A: Canonization is not our concern. We don’t believe in beatification. What concerns us is the historical role of Pius XII. This is a real issue which has been, to my mind, deliberately, but still mistakenly, combined with the matter.

Q: Do you have a position on Pius XII’s historic role?

A: Historically speaking, I think he was neither a hero nor a villain. It is probably the right thing to think of a more balanced view of him. The problem is that we are looking at him through the filter of a post-conciliar church. He is definitely a protagonist of the pre-conciliar church, and the pre-conciliar church has, as its main assignment, to seek all possible means to salvation for its own flock. He is not a pope for the Jews; he is not a pope for the Mohammedans; he is not a pope for everyone who was not Catholic. ‘My main task is to save the souls of the Catholic Church.’ This is why he did a concordat with the Germans. He didn’t make a concordat because he was Hitler’s pope. This is a mistaken concept. He did it in order to survive, to make it happen that the church can survive a godless regime. This was the term that they used. He tried also to make a concordat with the Soviet Union, but the Russian Orthodox Church didn’t like this idea. It is wrong to look for any affinity between him and the Nazis.

It is also wrong to say that he didn’t save Jews. Everybody who knows the history of those who were saved among Roman Jewry knows that they hid in the church, they hid in Roman monasteries, in the Vatican itself people were hidden. To look for written evidence, an order of the pope, well…this is odd. This is not how it works.

Q: So I hear you explaining why he was not a villain. Why was he not a hero?

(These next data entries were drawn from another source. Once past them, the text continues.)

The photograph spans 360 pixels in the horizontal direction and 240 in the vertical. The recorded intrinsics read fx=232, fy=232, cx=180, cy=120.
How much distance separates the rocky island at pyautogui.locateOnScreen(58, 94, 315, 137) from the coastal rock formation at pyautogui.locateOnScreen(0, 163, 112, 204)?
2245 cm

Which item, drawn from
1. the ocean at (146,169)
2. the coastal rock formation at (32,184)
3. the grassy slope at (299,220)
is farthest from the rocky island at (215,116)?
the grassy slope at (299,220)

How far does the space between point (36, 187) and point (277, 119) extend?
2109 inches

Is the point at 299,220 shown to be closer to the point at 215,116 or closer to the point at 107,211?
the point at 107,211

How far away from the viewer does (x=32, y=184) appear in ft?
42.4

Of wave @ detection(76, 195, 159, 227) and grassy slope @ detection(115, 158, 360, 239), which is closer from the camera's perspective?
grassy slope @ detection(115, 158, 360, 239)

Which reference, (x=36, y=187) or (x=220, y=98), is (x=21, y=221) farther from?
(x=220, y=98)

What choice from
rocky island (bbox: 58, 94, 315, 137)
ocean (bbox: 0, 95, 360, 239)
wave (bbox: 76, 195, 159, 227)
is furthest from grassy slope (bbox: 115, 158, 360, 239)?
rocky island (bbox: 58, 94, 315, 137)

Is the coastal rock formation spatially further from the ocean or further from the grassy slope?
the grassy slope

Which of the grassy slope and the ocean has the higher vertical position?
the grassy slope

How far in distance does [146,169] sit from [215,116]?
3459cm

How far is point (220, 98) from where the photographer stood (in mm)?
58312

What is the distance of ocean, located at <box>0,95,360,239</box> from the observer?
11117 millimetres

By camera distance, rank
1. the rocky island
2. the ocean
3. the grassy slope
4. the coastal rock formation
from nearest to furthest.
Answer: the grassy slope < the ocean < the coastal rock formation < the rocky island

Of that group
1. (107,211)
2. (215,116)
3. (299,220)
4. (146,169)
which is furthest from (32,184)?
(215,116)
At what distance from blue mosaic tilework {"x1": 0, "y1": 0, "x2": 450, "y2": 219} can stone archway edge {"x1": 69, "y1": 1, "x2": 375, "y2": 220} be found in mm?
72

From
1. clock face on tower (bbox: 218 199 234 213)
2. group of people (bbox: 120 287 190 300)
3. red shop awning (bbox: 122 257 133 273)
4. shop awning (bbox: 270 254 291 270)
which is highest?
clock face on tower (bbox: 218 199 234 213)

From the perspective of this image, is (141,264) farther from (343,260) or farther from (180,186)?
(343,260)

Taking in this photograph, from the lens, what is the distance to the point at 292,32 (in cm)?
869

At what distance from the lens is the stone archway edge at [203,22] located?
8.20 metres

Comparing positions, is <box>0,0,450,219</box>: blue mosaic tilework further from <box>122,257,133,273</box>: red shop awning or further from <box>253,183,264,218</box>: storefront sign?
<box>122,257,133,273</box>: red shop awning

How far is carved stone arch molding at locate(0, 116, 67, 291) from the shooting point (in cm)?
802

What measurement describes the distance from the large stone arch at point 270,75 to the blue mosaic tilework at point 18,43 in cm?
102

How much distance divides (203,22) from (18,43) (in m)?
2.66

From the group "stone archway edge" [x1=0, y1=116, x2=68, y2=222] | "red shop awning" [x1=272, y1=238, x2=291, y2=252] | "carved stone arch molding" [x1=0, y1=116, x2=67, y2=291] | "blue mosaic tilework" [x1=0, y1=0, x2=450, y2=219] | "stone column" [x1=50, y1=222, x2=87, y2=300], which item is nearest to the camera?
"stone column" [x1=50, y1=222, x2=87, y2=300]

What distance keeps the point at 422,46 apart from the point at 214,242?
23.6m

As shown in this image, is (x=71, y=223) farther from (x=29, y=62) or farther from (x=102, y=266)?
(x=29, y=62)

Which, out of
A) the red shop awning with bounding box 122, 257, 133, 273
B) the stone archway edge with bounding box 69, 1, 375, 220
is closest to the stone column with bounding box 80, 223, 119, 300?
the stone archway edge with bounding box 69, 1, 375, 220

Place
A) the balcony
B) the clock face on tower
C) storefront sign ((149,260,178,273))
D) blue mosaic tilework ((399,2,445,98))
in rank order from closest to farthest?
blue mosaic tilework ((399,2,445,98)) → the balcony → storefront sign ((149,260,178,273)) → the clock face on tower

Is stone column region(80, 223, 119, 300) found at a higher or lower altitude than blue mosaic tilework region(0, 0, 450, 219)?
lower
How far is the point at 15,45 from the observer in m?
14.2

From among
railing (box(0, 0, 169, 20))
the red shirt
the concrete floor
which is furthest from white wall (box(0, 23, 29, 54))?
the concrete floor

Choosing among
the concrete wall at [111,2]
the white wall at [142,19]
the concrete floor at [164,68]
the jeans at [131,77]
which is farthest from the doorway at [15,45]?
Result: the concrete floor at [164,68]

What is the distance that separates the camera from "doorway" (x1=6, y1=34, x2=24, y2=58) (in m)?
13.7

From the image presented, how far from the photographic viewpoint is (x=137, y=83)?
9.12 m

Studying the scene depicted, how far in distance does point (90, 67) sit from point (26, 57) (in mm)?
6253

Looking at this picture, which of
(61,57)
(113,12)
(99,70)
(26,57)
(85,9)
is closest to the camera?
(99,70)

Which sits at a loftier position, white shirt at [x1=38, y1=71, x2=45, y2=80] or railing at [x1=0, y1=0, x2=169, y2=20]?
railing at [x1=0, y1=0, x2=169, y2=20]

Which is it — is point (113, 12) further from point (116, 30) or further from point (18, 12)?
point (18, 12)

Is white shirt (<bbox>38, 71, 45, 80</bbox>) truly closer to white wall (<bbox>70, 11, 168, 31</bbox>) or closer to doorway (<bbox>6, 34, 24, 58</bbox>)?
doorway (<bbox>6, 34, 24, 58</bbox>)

A: He was very, very timid. He was a diplomat. This is why the curia is very much advocating for him as a saint. He was brought up politically by Benedict XV, who was the protagonist of neutrality during the First World War, wanting to keep up relations with everyone in order to get involved in mediation, humanitarian aid, good things. This is the concept with which Pius XII, as a pupil of Benedict XV, approached the Second World War. He misread, completely, the situation. He can not be blamed for it. He was who he was, with shortcomings. To be neutral meant for him to be quiet, to rely on quiet diplomacy. The main argument is why he was silent, not why he didn’t help. And by the way, after the war, he was silent as well. If we take the whole tenure, before the war and after the war, he was silent all the time. He never spoke up. He was saying…the church was victim of those regimes. With that mindset, there’s not much space to have a place to have another victim, if you feel yourself a victim. And, by the way, that’s our problem in the Middle East.